(Collection entries)
========================================
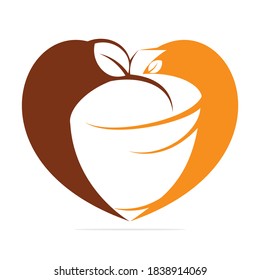 Creative Acorn Design Logo Design Template. Herbst liebt Vektorlogo-Design.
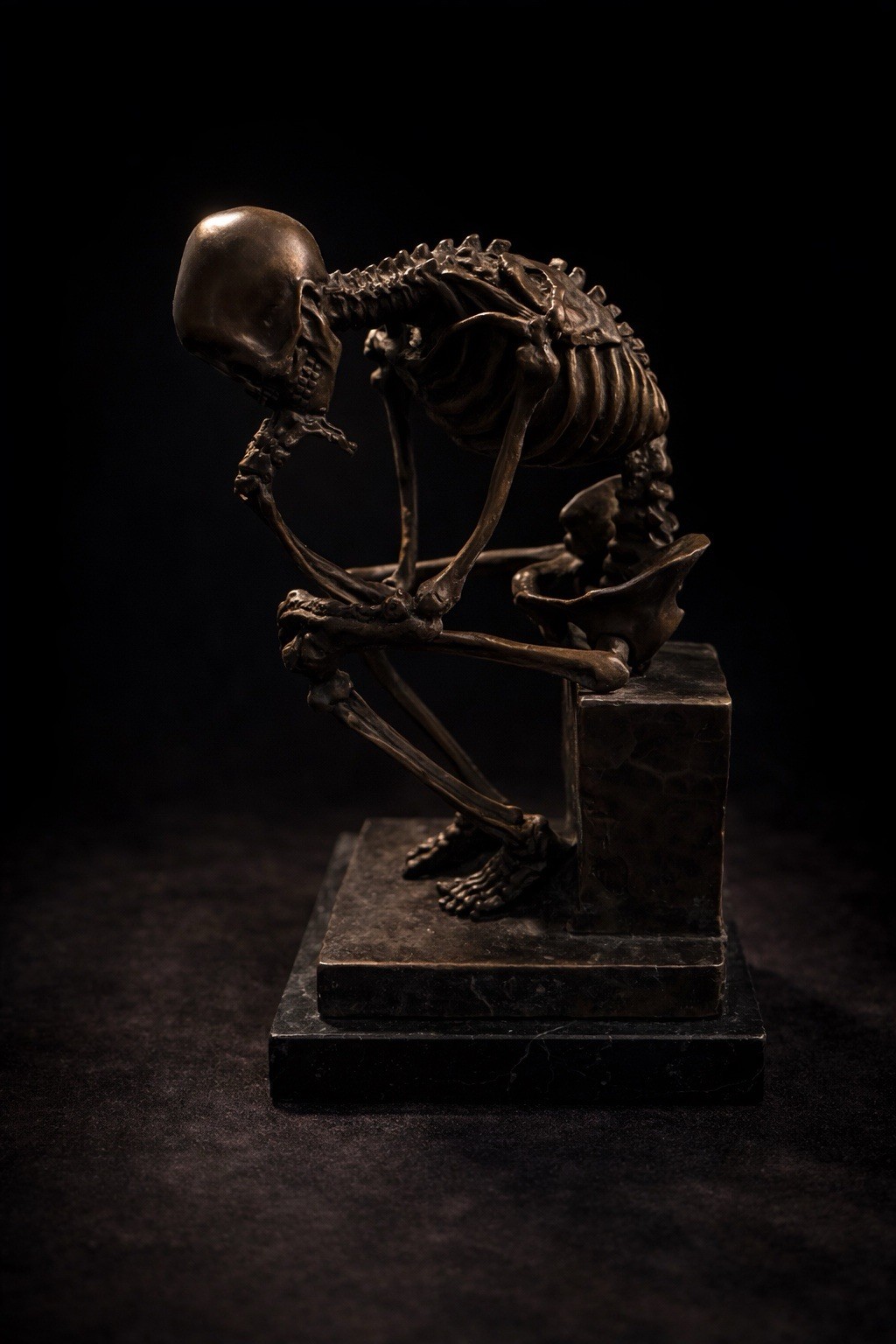 Bronze Skeleton Thinker Modern Art Statue Sculpture Bronze Casting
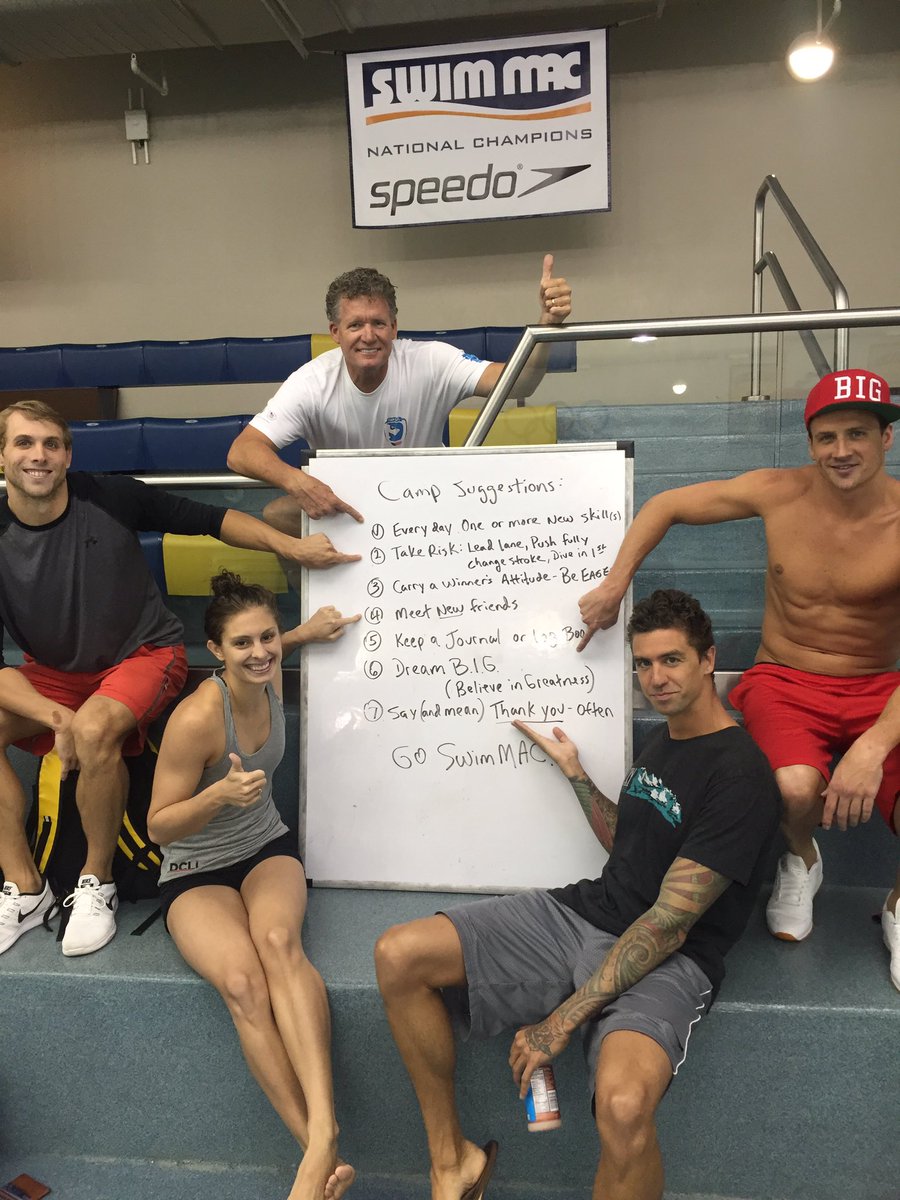 SwimCoachMarsh's tweet image. Great advice to our 300+ @swimmacc youngsters at camps and all @USASwimming campers (inc. @RyanLochte BIG acronym)
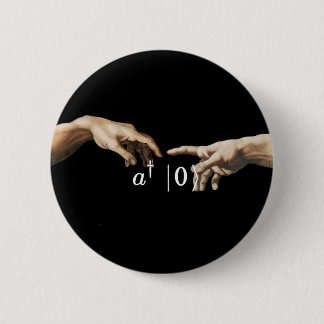 Creation operator, micheangelo physics and art 6 cm round badge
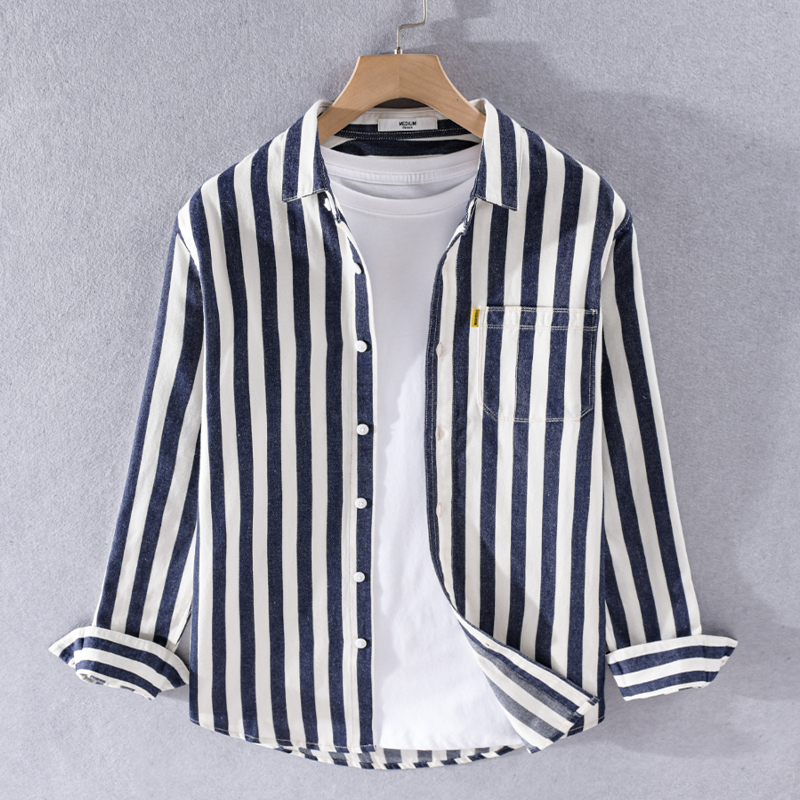 2021 New Style Autumn Long-sleeved Brand Casual Striped Shirts for Men Fashion Comfortable Shirt Mens Loose Chemise Uq8z, Blue stripe
2021 New Style Autumn Long-sleeved Brand Casual Striped Shirts for Men Fashion Comfortable Shirt Mens Loose Chemise Uq8z, Blue stripe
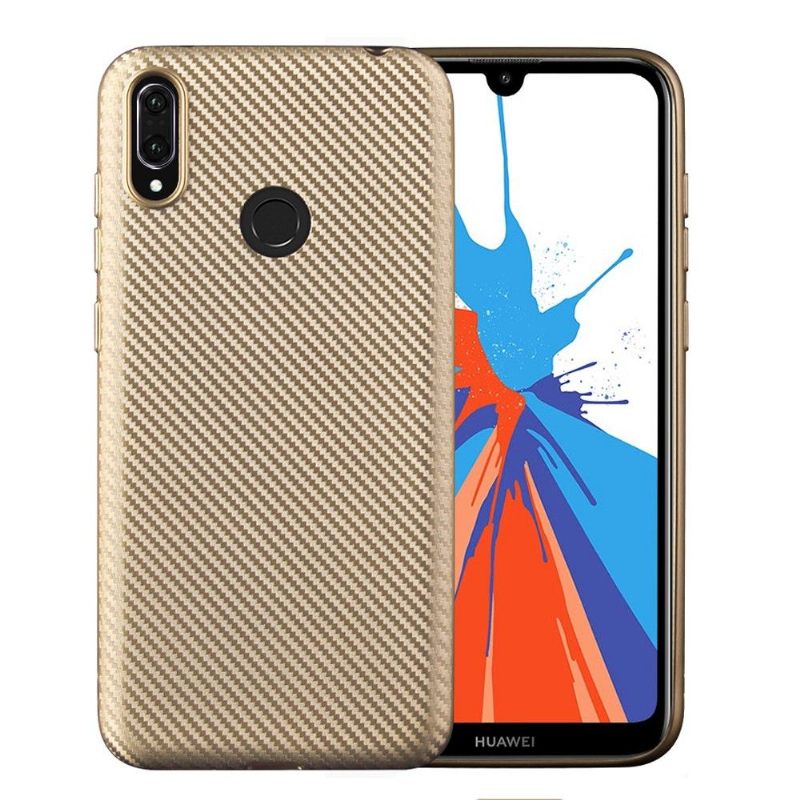Hoesje voor Huawei Y7 2019 Koolstofvezelcoating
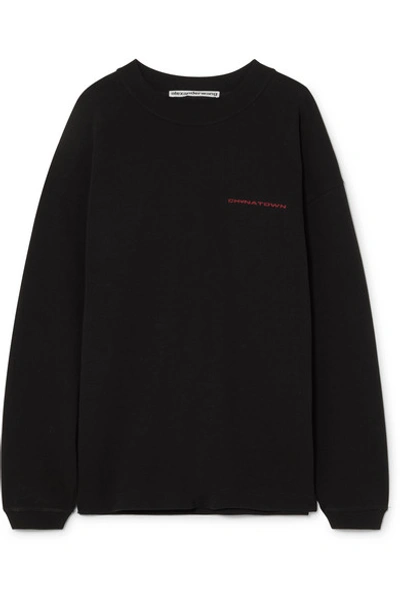 Shop Alexander Wang Chinatown Embroidered Cotton-jersey Sweatshirt In Black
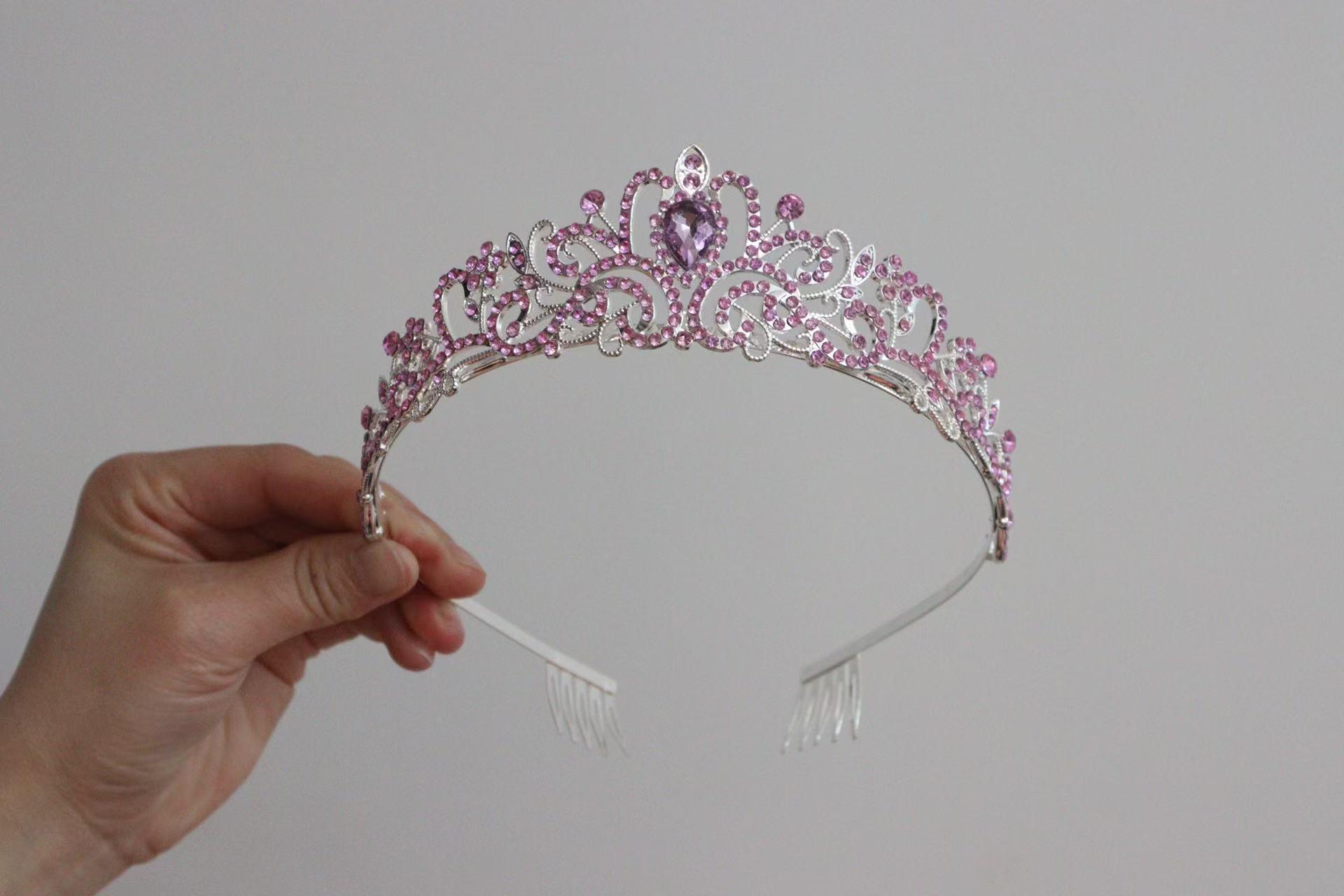 190g Weight Hair Band Hair Accessories Type Zircon Inlay Material 1 Piece Quantity Wedding, Festival Occasion Alloy Material Crown Pattern All Seasons Season Women's Gender Inlay Design Luxurious Style Luxurious Women's Crown Alloy Inlay Zircon Hair Band 12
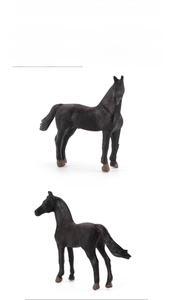 Detail view of solid black Morgan horse figurine with dimensions 4.5x1x4.6cm
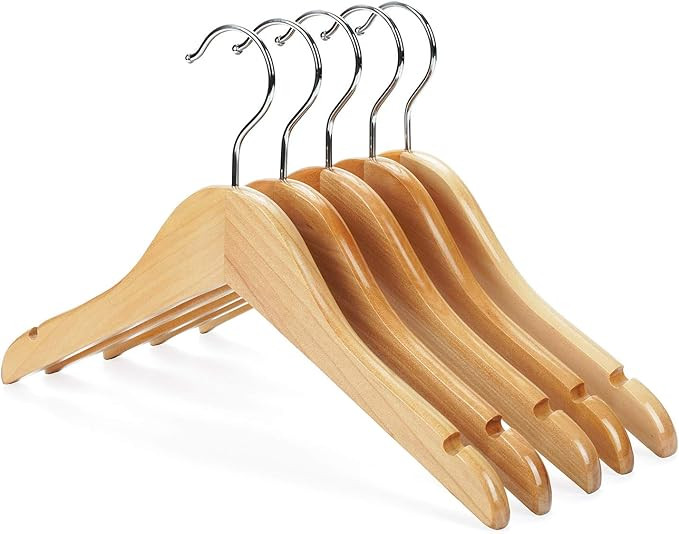 Nature Smile Kids Baby Children Toddler Wooden Shirt Coat Hangers with Notches and Anti-Rust Chro... | Amazon (US)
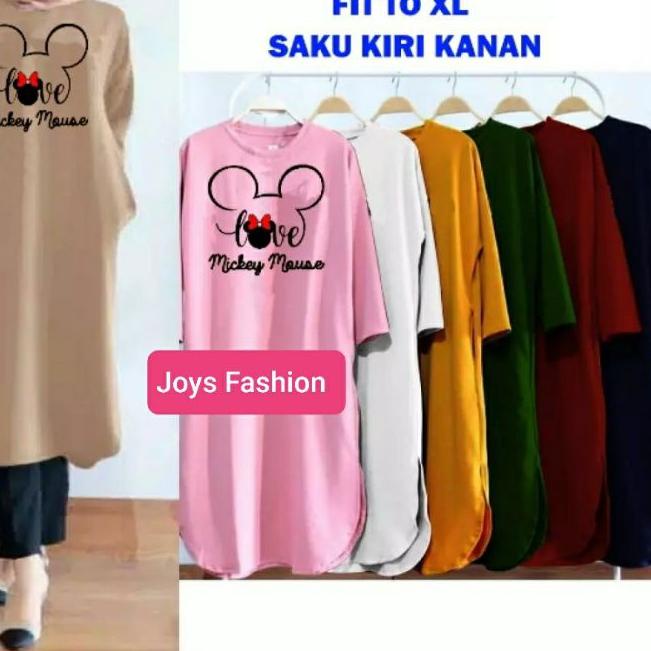 ➾ JF Atasan Tunik Babyterry Jumbo Wanita Muslimah Terbaru LOVE MOUSE ℗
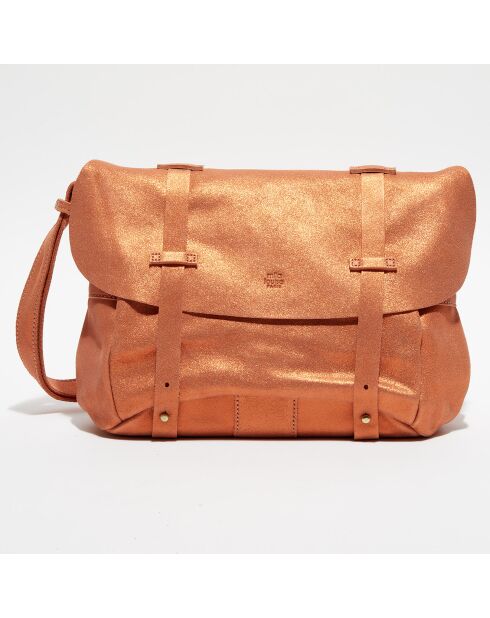 Sac besace en Cuir Bernie spark orange - 35x16x23 cm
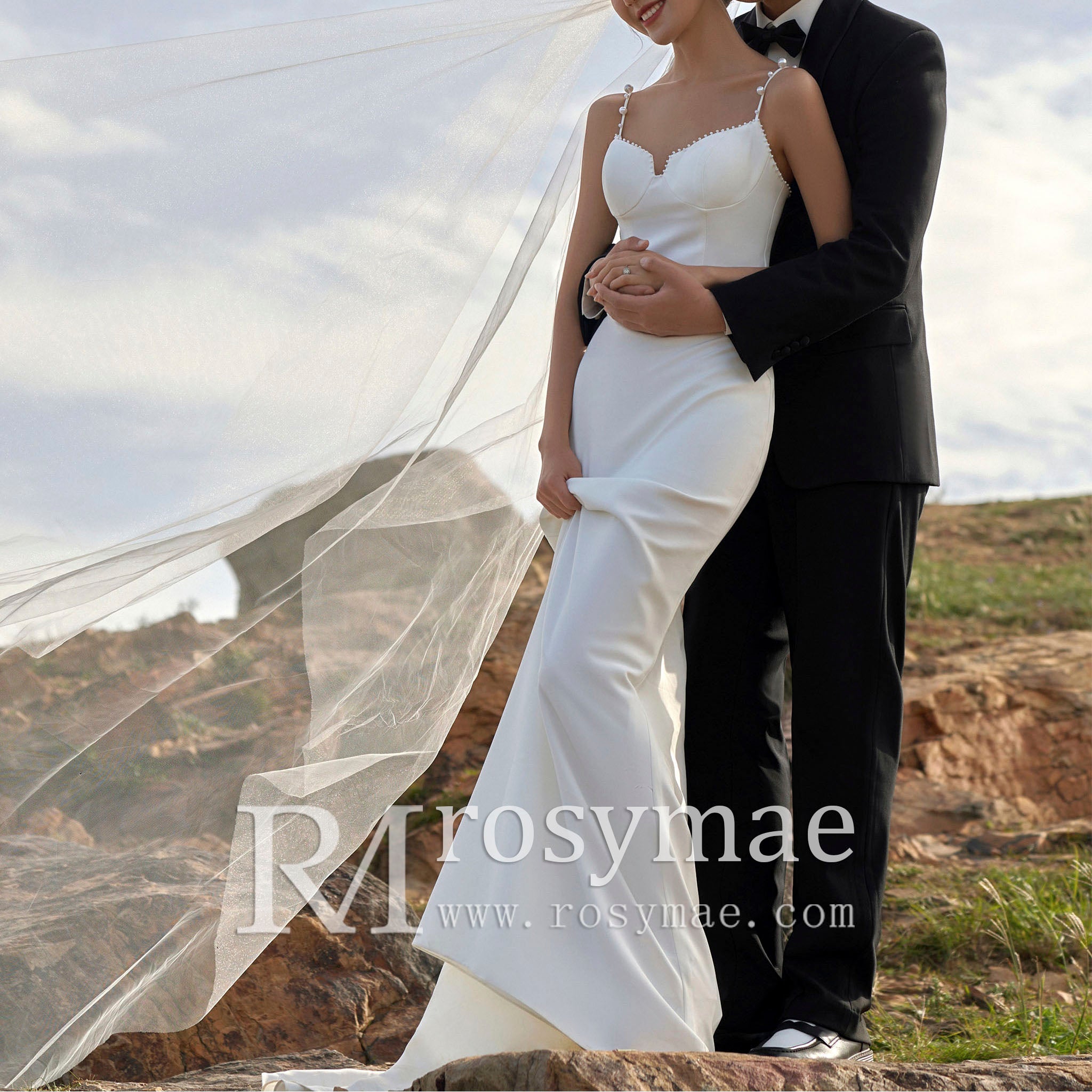 Spaghetti Straps Mermaid Satin Wedding Dress Bridal Gown - Rosymae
========================================
Problem description: What you return must match the records exactly, apart from the images, which are omitted.

Output of the task:
 Creative Acorn Design Logo Design Template. Herbst liebt Vektorlogo-Design.
 Bronze Skeleton Thinker Modern Art Statue Sculpture Bronze Casting
 SwimCoachMarsh's tweet image. Great advice to our 300+ @swimmacc youngsters at camps and all @USASwimming campers (inc. @RyanLochte BIG acronym)
 Creation operator, micheangelo physics and art 6 cm round badge
 2021 New Style Autumn Long-sleeved Brand Casual Striped Shirts for Men Fashion Comfortable Shirt Mens Loose Chemise Uq8z, Blue stripe
2021 New Style Autumn Long-sleeved Brand Casual Striped Shirts for Men Fashion Comfortable Shirt Mens Loose Chemise Uq8z, Blue stripe
Hoesje voor Huawei Y7 2019 Koolstofvezelcoating
 Shop Alexander Wang Chinatown Embroidered Cotton-jersey Sweatshirt In Black
 190g Weight Hair Band Hair Accessories Type Zircon Inlay Material 1 Piece Quantity Wedding, Festival Occasion Alloy Material Crown Pattern All Seasons Season Women's Gender Inlay Design Luxurious Style Luxurious Women's Crown Alloy Inlay Zircon Hair Band 12
 Detail view of solid black Morgan horse figurine with dimensions 4.5x1x4.6cm
 Nature Smile Kids Baby Children Toddler Wooden Shirt Coat Hangers with Notches and Anti-Rust Chro... | Amazon (US)
 ➾ JF Atasan Tunik Babyterry Jumbo Wanita Muslimah Terbaru LOVE MOUSE ℗
 Sac besace en Cuir Bernie spark orange - 35x16x23 cm
 Spaghetti Straps Mermaid Satin Wedding Dress Bridal Gown - Rosymae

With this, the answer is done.